*Given problem:*
Copy the listing below verbatim, from the line containing "closest to the camera?" through the last line, with both of those lines included.
═══ Task data
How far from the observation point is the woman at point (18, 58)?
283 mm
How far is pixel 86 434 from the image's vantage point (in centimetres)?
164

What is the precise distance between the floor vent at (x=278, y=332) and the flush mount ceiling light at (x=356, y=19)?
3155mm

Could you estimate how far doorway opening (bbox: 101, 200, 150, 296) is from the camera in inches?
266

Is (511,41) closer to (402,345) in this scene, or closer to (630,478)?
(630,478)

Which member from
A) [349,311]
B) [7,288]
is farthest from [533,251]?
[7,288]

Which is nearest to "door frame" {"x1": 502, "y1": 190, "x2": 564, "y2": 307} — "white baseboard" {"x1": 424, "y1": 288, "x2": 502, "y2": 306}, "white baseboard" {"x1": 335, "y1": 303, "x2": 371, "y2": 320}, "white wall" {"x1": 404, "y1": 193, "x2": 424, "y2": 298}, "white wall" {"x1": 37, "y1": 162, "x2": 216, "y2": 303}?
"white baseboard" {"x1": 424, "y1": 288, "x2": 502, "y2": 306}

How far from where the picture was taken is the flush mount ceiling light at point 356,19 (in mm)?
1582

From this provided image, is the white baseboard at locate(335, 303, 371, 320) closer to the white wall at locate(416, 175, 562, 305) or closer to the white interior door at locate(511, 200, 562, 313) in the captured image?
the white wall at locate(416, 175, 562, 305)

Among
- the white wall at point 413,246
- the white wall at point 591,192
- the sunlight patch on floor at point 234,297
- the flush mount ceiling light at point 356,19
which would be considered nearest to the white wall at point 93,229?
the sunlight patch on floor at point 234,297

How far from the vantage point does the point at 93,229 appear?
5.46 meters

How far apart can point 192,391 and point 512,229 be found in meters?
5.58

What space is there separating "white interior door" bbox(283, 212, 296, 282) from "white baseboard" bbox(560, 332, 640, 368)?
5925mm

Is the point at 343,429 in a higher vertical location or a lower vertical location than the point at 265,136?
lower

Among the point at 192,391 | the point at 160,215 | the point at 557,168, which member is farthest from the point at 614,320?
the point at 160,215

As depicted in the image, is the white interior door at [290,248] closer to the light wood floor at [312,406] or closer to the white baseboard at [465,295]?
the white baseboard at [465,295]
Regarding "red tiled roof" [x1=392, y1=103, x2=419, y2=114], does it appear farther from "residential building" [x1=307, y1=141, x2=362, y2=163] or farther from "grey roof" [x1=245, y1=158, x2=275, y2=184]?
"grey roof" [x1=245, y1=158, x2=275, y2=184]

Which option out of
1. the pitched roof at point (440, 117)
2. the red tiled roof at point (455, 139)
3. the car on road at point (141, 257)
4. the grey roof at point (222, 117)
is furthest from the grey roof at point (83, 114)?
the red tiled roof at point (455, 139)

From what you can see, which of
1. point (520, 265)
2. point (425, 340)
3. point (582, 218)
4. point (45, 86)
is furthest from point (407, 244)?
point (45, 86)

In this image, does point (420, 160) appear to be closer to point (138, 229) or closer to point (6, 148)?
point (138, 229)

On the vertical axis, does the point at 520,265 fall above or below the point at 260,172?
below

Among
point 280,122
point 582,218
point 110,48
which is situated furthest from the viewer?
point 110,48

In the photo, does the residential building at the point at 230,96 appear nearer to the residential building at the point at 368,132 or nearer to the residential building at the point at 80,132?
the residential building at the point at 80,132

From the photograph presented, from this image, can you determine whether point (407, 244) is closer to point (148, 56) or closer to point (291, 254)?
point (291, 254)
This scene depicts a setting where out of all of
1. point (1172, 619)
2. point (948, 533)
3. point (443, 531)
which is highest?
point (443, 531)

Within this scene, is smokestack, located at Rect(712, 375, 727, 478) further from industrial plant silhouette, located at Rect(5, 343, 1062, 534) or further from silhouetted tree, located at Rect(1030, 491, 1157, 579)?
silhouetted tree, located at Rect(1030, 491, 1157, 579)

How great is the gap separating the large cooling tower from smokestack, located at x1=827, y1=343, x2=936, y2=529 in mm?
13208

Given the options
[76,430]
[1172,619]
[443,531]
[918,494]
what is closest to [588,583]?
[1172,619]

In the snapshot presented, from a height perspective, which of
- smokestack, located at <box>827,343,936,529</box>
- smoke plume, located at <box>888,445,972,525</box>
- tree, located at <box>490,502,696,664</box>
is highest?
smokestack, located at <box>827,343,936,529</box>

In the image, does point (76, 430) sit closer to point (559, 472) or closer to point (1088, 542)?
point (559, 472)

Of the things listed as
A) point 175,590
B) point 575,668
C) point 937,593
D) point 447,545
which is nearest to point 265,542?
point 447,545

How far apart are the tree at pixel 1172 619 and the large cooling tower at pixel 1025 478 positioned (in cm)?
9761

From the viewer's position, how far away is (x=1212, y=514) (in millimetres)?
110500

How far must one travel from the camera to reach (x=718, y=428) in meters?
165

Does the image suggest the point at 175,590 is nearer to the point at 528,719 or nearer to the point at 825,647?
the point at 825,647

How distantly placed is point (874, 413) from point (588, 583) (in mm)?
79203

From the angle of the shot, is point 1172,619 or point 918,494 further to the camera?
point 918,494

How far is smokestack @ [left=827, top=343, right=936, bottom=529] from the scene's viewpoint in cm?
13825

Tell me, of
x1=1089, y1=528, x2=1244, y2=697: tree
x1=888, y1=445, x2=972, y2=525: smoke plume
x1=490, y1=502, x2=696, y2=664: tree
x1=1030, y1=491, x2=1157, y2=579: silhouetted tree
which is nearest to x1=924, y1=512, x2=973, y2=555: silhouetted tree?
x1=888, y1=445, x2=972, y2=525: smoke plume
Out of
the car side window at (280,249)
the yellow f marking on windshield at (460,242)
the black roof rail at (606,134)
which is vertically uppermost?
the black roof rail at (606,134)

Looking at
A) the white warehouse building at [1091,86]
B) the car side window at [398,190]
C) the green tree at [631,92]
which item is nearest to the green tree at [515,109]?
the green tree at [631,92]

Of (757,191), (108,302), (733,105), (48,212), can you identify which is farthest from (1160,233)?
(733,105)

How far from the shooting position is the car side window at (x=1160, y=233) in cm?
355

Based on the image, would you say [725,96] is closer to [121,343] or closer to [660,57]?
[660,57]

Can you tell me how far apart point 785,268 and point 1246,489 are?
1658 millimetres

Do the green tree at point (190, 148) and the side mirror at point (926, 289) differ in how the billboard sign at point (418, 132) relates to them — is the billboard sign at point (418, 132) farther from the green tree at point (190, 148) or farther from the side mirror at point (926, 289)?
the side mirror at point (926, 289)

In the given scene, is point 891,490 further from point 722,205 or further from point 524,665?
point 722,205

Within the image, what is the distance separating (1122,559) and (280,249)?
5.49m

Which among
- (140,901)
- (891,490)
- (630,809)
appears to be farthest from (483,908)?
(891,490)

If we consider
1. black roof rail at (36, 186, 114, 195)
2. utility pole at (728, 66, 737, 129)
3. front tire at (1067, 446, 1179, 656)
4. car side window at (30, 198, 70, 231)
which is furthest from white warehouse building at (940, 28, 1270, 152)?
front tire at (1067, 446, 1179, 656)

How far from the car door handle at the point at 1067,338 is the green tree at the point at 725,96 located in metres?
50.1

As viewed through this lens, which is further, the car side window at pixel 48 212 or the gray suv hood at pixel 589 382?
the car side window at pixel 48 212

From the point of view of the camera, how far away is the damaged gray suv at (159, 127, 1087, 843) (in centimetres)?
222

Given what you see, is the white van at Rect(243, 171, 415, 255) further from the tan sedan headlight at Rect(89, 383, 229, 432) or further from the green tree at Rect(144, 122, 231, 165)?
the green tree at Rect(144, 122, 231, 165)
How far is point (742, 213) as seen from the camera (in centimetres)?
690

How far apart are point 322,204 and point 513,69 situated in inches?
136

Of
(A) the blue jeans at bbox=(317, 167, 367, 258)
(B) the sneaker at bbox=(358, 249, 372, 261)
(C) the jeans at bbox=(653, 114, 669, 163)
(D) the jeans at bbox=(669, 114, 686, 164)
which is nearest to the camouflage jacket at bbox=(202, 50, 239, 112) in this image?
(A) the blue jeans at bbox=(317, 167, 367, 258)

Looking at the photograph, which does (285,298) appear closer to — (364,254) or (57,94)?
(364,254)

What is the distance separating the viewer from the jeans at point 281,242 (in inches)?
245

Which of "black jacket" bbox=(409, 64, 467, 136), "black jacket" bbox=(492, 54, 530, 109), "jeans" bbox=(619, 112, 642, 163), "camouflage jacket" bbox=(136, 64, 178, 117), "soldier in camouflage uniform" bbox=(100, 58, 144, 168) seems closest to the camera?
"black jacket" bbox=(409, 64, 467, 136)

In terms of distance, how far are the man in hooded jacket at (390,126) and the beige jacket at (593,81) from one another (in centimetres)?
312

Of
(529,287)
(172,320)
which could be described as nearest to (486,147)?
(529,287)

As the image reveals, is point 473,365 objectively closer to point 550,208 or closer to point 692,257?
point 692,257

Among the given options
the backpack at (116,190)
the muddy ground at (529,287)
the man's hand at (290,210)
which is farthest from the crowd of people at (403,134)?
══════
*Solution to this exercise:*
Which of "black jacket" bbox=(409, 64, 467, 136), "black jacket" bbox=(492, 54, 530, 109), "jeans" bbox=(619, 112, 642, 163), "camouflage jacket" bbox=(136, 64, 178, 117), "soldier in camouflage uniform" bbox=(100, 58, 144, 168) seems closest to the camera?
"black jacket" bbox=(409, 64, 467, 136)

In terms of distance, how far are the man in hooded jacket at (390,126) and the beige jacket at (593,81) from one another (in centimetres)?
312

Of
(529,287)
(172,320)
which could be described as nearest to (486,147)?
(529,287)

As the image reveals, is point 473,365 objectively closer to point 550,208 or closer to point 692,257?
point 692,257

Among the given options
the backpack at (116,190)
the muddy ground at (529,287)
the man's hand at (290,210)
which is farthest from the crowd of people at (403,134)?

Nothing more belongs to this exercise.